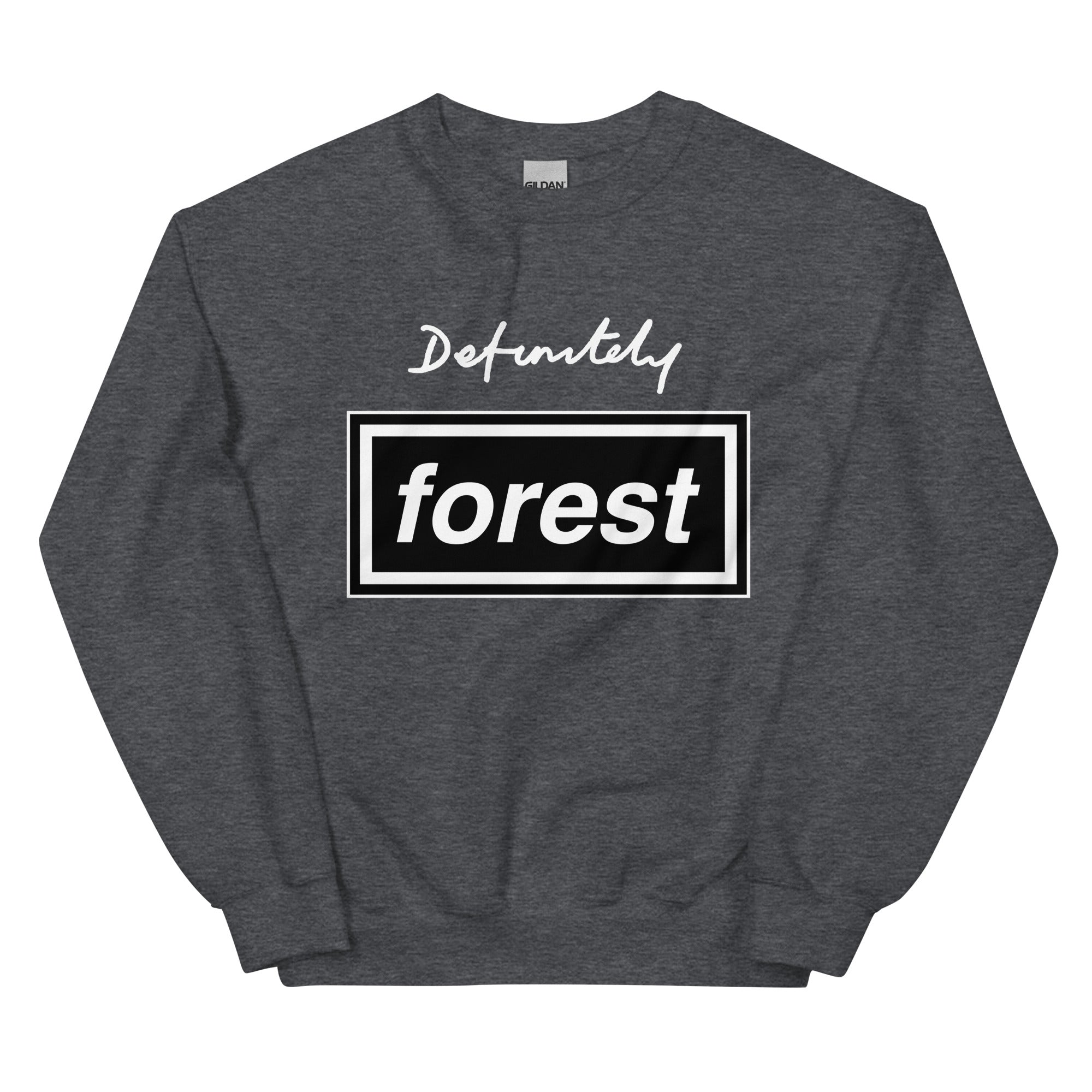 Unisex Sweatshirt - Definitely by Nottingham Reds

────────────────

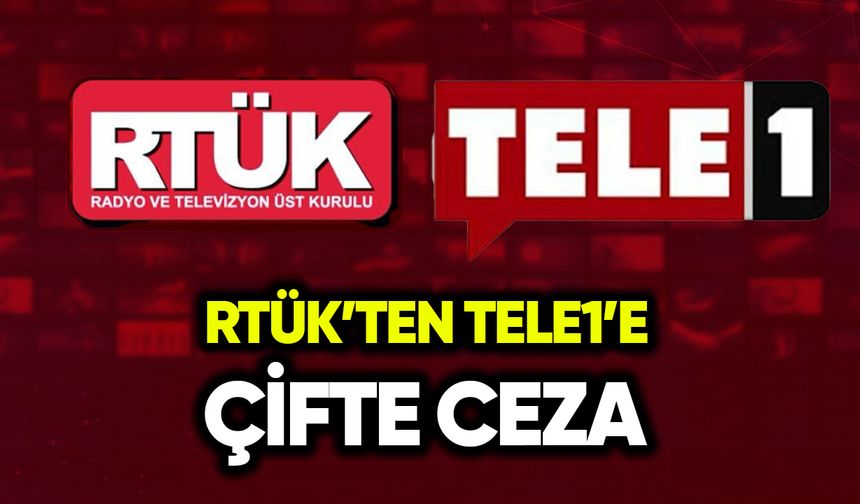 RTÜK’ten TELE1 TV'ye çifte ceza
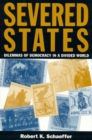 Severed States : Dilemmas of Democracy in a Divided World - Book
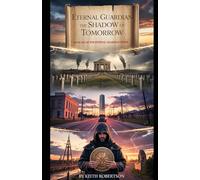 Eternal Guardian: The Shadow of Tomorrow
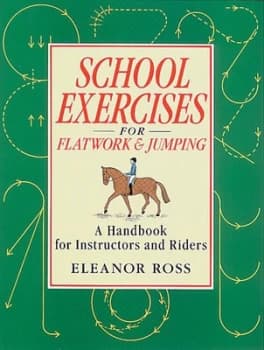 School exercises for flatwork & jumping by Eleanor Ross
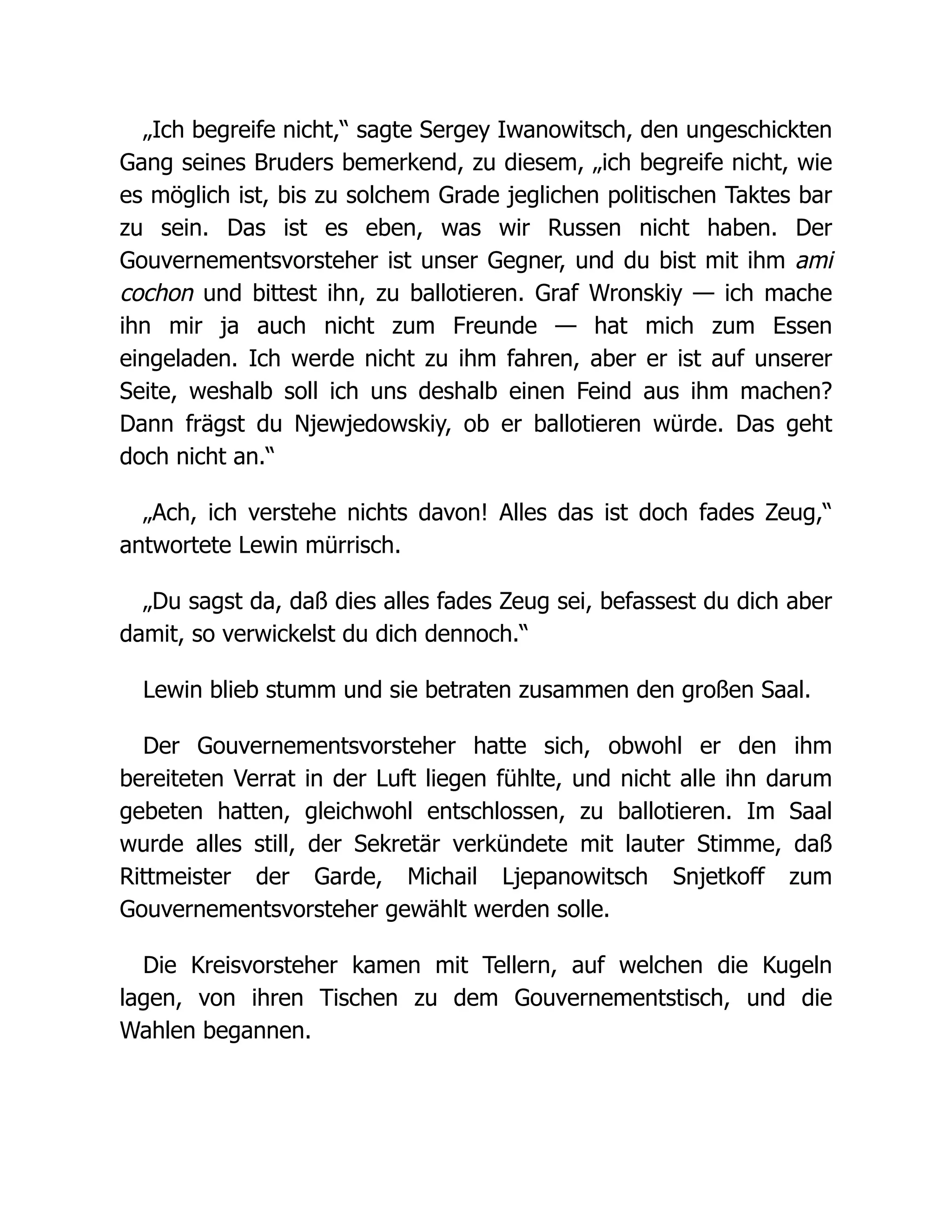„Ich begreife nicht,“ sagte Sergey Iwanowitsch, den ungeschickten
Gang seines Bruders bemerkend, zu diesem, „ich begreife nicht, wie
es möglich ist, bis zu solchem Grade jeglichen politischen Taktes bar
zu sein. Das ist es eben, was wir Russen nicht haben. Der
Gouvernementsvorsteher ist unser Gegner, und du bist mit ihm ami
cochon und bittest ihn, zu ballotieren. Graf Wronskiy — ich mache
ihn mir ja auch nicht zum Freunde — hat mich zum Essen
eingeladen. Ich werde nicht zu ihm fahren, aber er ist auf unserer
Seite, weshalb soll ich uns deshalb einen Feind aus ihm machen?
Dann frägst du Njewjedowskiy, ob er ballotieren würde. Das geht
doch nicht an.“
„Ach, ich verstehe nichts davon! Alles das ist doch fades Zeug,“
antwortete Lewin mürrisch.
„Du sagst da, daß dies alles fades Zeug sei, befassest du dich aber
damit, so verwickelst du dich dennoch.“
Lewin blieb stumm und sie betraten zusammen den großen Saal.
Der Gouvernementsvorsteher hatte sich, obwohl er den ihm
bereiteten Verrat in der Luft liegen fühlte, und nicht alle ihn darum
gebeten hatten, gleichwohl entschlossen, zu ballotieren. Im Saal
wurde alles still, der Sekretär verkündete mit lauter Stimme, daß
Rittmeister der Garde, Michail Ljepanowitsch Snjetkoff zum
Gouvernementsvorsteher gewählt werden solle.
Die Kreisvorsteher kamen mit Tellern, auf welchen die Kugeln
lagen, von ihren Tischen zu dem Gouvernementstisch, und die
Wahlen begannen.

────────────────

Exercise details: Looking at the entries above, say how many lines hold the word "doch". Offer no other text.

Result of the exercise: 2